I know this book has been out forever, but this is the year I read Chocolat by Joanne Harris. I love books that use food as a plot point, and Harris’ novel takes chocolate, stews them with emotions and the battle between sin and denial.

I (heart) Bernard Cornwell, and he’s in top form with his Saxon Chronicles series. Sword Song is his latest release, and if it lives up to the billing of the first two novels, it’ll be a satisfying blend of blood, 9th century Anglo-Saxon politics (it’s interesting, I promise!), and Uhtred of Bebbanberg, an amoral warlord who happens to be immensely appealing even when he’s gutting Danes in battles where the odds are impossibly stacked against him. Cornwell is a master craftsman, and the way he sets up scene after scene of unbearable excitement is worth studying.
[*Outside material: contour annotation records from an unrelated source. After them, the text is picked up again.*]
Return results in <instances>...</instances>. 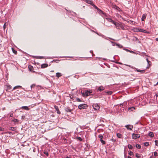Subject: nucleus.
Wrapping results in <instances>:
<instances>
[{
  "instance_id": "obj_1",
  "label": "nucleus",
  "mask_w": 158,
  "mask_h": 158,
  "mask_svg": "<svg viewBox=\"0 0 158 158\" xmlns=\"http://www.w3.org/2000/svg\"><path fill=\"white\" fill-rule=\"evenodd\" d=\"M114 24L115 26V27L117 29H122L123 30H125L124 26L123 24L121 23H118L117 22H115Z\"/></svg>"
},
{
  "instance_id": "obj_2",
  "label": "nucleus",
  "mask_w": 158,
  "mask_h": 158,
  "mask_svg": "<svg viewBox=\"0 0 158 158\" xmlns=\"http://www.w3.org/2000/svg\"><path fill=\"white\" fill-rule=\"evenodd\" d=\"M87 107V105L85 104H80L78 106V108L80 110L86 109Z\"/></svg>"
},
{
  "instance_id": "obj_3",
  "label": "nucleus",
  "mask_w": 158,
  "mask_h": 158,
  "mask_svg": "<svg viewBox=\"0 0 158 158\" xmlns=\"http://www.w3.org/2000/svg\"><path fill=\"white\" fill-rule=\"evenodd\" d=\"M124 65L126 66H128L131 68L133 69H136V70L137 72H140L142 73H144L145 72V70H140L139 69H137L136 68H135V67H133L130 65H127V64H124Z\"/></svg>"
},
{
  "instance_id": "obj_4",
  "label": "nucleus",
  "mask_w": 158,
  "mask_h": 158,
  "mask_svg": "<svg viewBox=\"0 0 158 158\" xmlns=\"http://www.w3.org/2000/svg\"><path fill=\"white\" fill-rule=\"evenodd\" d=\"M91 92H90V91H88V90L86 91H85V93H81L82 95L83 96H88L90 95V93H91Z\"/></svg>"
},
{
  "instance_id": "obj_5",
  "label": "nucleus",
  "mask_w": 158,
  "mask_h": 158,
  "mask_svg": "<svg viewBox=\"0 0 158 158\" xmlns=\"http://www.w3.org/2000/svg\"><path fill=\"white\" fill-rule=\"evenodd\" d=\"M93 108L96 110H99L100 108L99 105L97 103L94 104L93 105Z\"/></svg>"
},
{
  "instance_id": "obj_6",
  "label": "nucleus",
  "mask_w": 158,
  "mask_h": 158,
  "mask_svg": "<svg viewBox=\"0 0 158 158\" xmlns=\"http://www.w3.org/2000/svg\"><path fill=\"white\" fill-rule=\"evenodd\" d=\"M140 136V135L138 134H135V133H133L132 134V138L133 139H136L139 138Z\"/></svg>"
},
{
  "instance_id": "obj_7",
  "label": "nucleus",
  "mask_w": 158,
  "mask_h": 158,
  "mask_svg": "<svg viewBox=\"0 0 158 158\" xmlns=\"http://www.w3.org/2000/svg\"><path fill=\"white\" fill-rule=\"evenodd\" d=\"M125 127L127 128L128 130H131L133 128V126L131 125H127L125 126Z\"/></svg>"
},
{
  "instance_id": "obj_8",
  "label": "nucleus",
  "mask_w": 158,
  "mask_h": 158,
  "mask_svg": "<svg viewBox=\"0 0 158 158\" xmlns=\"http://www.w3.org/2000/svg\"><path fill=\"white\" fill-rule=\"evenodd\" d=\"M98 12L99 14L101 15H102L104 16H105L106 15V13L100 9H98Z\"/></svg>"
},
{
  "instance_id": "obj_9",
  "label": "nucleus",
  "mask_w": 158,
  "mask_h": 158,
  "mask_svg": "<svg viewBox=\"0 0 158 158\" xmlns=\"http://www.w3.org/2000/svg\"><path fill=\"white\" fill-rule=\"evenodd\" d=\"M20 109H23L27 110H30L29 108L27 106H22L20 108Z\"/></svg>"
},
{
  "instance_id": "obj_10",
  "label": "nucleus",
  "mask_w": 158,
  "mask_h": 158,
  "mask_svg": "<svg viewBox=\"0 0 158 158\" xmlns=\"http://www.w3.org/2000/svg\"><path fill=\"white\" fill-rule=\"evenodd\" d=\"M106 19H107V20L110 22L111 23H113L114 24L115 22H114V21L111 19L110 18H106Z\"/></svg>"
},
{
  "instance_id": "obj_11",
  "label": "nucleus",
  "mask_w": 158,
  "mask_h": 158,
  "mask_svg": "<svg viewBox=\"0 0 158 158\" xmlns=\"http://www.w3.org/2000/svg\"><path fill=\"white\" fill-rule=\"evenodd\" d=\"M104 89V88L102 86H99L98 88V90L100 91V92L102 91Z\"/></svg>"
},
{
  "instance_id": "obj_12",
  "label": "nucleus",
What are some beach reads on your list? I’m always looking for suggestions, because the best books are the ones recommended by friends.

7 Responses to “Beach Reads”

  1. on 26 May 2008 at 8:26 pm Dixie Miller Goode

    My favorite book is old and out of print but I keep finding cheap copies on-line to give to friends. Fencepost Chronicles by W.P. Kinsella is funny and painfully real but the funny wins every time. Poor, Canadian Indians with lots of problems and a great never say die attitude.

  2. on 27 May 2008 at 8:39 am Therese Walsh

    I have a ridiculous number of books to read. Seriously. I think I have reader’s block.

    Don’t forget about Harris’s latest spin on the Chocolat characters. The Girl with No Shadow has been getting pretty good reviews.

  3. on 27 May 2008 at 1:15 pm Kathleen Bolton

    Ooh, good call, Teri. And thanks for the Kinsella tip, Dixie. I like the oldies, too….it’s fun to read books written in the 50’s and compare them to today’s mass market fiction.

  4. on 01 Jun 2008 at 9:34 am E Borcher

    How can any book lover resist the opening sentence of Carlos Ruiz Zafon’s, The Shadow of the Wind, “I still remember the day my father took me to the Cemetary of Forgotten Books for the first time.” Since reading this gem two summers ago, I haven’t been able to resist recommending it whenever asked if I’ve ready anything good lately.

  5. on 01 Jun 2008 at 3:22 pm Kathleen Bolton

    Oooh, that’s a good one, E Borcher. I’ll have to check that one out.

  6. on 03 Jun 2008 at 4:46 am Danielle

    Good work in choosing the Host! Stephenie Meyer is a fantastic writer!

  7. on 16 Jul 2008 at 10:23 pm Sara

    Awesome beach read - An Island Away by Daniel Putkowski. Story takes place in Aruba!